• WORK REQUIRED: Revise the records below so that every occurrence of "spectator's head" reads "onlooker's head". Leave all other text unchanged.
[start INFORMATION SHOWN]
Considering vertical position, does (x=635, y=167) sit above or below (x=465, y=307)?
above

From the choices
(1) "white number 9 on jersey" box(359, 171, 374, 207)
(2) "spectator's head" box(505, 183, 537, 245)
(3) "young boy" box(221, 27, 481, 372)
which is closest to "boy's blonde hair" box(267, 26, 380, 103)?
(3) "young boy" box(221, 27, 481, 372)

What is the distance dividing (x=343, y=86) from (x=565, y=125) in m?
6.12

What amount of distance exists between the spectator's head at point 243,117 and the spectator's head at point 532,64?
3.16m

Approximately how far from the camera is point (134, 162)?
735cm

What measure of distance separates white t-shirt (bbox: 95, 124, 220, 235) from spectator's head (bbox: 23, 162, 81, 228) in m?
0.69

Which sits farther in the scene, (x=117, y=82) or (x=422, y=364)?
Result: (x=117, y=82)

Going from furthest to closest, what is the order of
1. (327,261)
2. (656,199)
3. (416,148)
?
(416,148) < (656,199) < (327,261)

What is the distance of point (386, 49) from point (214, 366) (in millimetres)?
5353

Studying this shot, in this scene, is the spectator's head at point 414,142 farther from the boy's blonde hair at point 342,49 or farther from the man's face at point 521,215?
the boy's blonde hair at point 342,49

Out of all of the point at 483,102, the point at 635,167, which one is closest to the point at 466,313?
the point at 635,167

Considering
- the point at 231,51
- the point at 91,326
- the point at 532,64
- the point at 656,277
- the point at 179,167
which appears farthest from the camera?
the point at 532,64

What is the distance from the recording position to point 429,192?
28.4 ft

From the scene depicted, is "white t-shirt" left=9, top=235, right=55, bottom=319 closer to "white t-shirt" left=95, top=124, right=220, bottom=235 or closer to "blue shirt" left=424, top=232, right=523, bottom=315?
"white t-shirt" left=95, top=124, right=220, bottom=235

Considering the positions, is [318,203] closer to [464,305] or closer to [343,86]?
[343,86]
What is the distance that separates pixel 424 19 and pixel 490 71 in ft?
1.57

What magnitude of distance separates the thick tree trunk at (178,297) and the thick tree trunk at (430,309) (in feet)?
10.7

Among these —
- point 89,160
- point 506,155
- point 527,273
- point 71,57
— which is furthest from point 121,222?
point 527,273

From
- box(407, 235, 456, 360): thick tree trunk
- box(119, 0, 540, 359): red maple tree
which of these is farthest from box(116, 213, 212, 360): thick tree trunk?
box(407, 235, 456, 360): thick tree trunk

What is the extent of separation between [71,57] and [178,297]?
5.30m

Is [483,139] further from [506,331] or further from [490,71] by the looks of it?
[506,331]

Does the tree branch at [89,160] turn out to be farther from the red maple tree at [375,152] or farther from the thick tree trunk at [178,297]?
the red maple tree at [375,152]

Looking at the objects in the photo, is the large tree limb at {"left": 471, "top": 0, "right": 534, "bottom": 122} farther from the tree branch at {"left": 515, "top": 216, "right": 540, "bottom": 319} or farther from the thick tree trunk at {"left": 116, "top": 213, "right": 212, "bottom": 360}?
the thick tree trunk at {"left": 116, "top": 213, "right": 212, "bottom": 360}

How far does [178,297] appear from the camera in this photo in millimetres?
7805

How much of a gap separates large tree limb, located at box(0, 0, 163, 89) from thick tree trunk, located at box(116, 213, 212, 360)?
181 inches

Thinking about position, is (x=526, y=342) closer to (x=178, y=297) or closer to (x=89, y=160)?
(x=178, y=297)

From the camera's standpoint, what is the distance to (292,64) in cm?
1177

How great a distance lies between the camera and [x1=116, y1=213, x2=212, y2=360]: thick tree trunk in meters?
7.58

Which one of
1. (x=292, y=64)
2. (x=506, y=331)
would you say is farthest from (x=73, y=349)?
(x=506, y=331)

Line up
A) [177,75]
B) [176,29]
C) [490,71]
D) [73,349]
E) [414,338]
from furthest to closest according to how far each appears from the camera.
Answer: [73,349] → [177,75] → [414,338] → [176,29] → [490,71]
[end INFORMATION SHOWN]
• EXPECTED ANSWER:
Considering vertical position, does (x=635, y=167) sit above or below (x=465, y=307)?
above

From the choices
(1) "white number 9 on jersey" box(359, 171, 374, 207)
(2) "onlooker's head" box(505, 183, 537, 245)
(3) "young boy" box(221, 27, 481, 372)
which is closest to "boy's blonde hair" box(267, 26, 380, 103)?
(3) "young boy" box(221, 27, 481, 372)

What is the distance dividing (x=343, y=86) from (x=565, y=125) in m?
6.12

What amount of distance exists between the onlooker's head at point 243,117 and the onlooker's head at point 532,64?
3.16m

Approximately how far from the camera is point (134, 162)?
735cm

What measure of distance separates white t-shirt (bbox: 95, 124, 220, 235) from onlooker's head (bbox: 23, 162, 81, 228) in m?
0.69

Which sits farther in the scene, (x=117, y=82) or (x=422, y=364)?
Result: (x=117, y=82)

Going from furthest to closest, what is the order of
1. (327,261)
2. (656,199)
3. (416,148)
?
(416,148) < (656,199) < (327,261)

What is the distance of point (386, 49) from point (214, 366) (in millimetres)?
5353

Studying this shot, in this scene, is the onlooker's head at point 414,142 farther from the boy's blonde hair at point 342,49 or farther from the man's face at point 521,215?
the boy's blonde hair at point 342,49

Out of all of the point at 483,102, the point at 635,167, which one is closest to the point at 466,313?
the point at 635,167

Considering
- the point at 231,51
- the point at 91,326
- the point at 532,64
- the point at 656,277
- the point at 179,167
which appears farthest from the camera?
the point at 532,64

What is the distance from the recording position to point 429,192?
28.4 ft

From the scene depicted, is "white t-shirt" left=9, top=235, right=55, bottom=319 closer to "white t-shirt" left=95, top=124, right=220, bottom=235 or closer to "blue shirt" left=424, top=232, right=523, bottom=315?
"white t-shirt" left=95, top=124, right=220, bottom=235

Considering the positions, is [318,203] closer to [464,305] or closer to [343,86]?
[343,86]
What is the distance that separates pixel 424 19 and pixel 490 71 in ft?
1.57

What magnitude of distance separates the thick tree trunk at (178,297) and the thick tree trunk at (430,309) (in feet)?
10.7

Among these —
- point 89,160
- point 506,155
- point 527,273
- point 71,57
— which is furthest from point 121,222?
point 527,273

From
- box(407, 235, 456, 360): thick tree trunk
- box(119, 0, 540, 359): red maple tree
which of these is farthest from box(116, 213, 212, 360): thick tree trunk?
box(407, 235, 456, 360): thick tree trunk

What is the extent of separation between [71,57] and [178,297]?
5.30m

Is [483,139] further from [506,331] or further from [490,71] by the looks of it?
[506,331]

Does the tree branch at [89,160] turn out to be farther from the red maple tree at [375,152] or farther from the thick tree trunk at [178,297]?
the red maple tree at [375,152]

Looking at the objects in the photo, is the large tree limb at {"left": 471, "top": 0, "right": 534, "bottom": 122} farther from the tree branch at {"left": 515, "top": 216, "right": 540, "bottom": 319} or farther from the thick tree trunk at {"left": 116, "top": 213, "right": 212, "bottom": 360}?
the thick tree trunk at {"left": 116, "top": 213, "right": 212, "bottom": 360}

How far does [178,297] appear from the camera in this photo in millimetres?
7805

How much of a gap separates large tree limb, located at box(0, 0, 163, 89) from thick tree trunk, located at box(116, 213, 212, 360)?
181 inches

Thinking about position, is (x=526, y=342) closer to (x=178, y=297) or closer to (x=89, y=160)?
(x=178, y=297)

From the camera's standpoint, what is the distance to (292,64) in cm?
1177

How great a distance lies between the camera and [x1=116, y1=213, x2=212, y2=360]: thick tree trunk in meters?
7.58

Which one of
1. (x=292, y=64)
2. (x=506, y=331)
would you say is farthest from (x=73, y=349)?
(x=506, y=331)

Line up
A) [177,75]
B) [176,29]
C) [490,71]
D) [73,349]
E) [414,338]
from furthest to closest according to how far each appears from the camera.
Answer: [73,349] → [177,75] → [414,338] → [176,29] → [490,71]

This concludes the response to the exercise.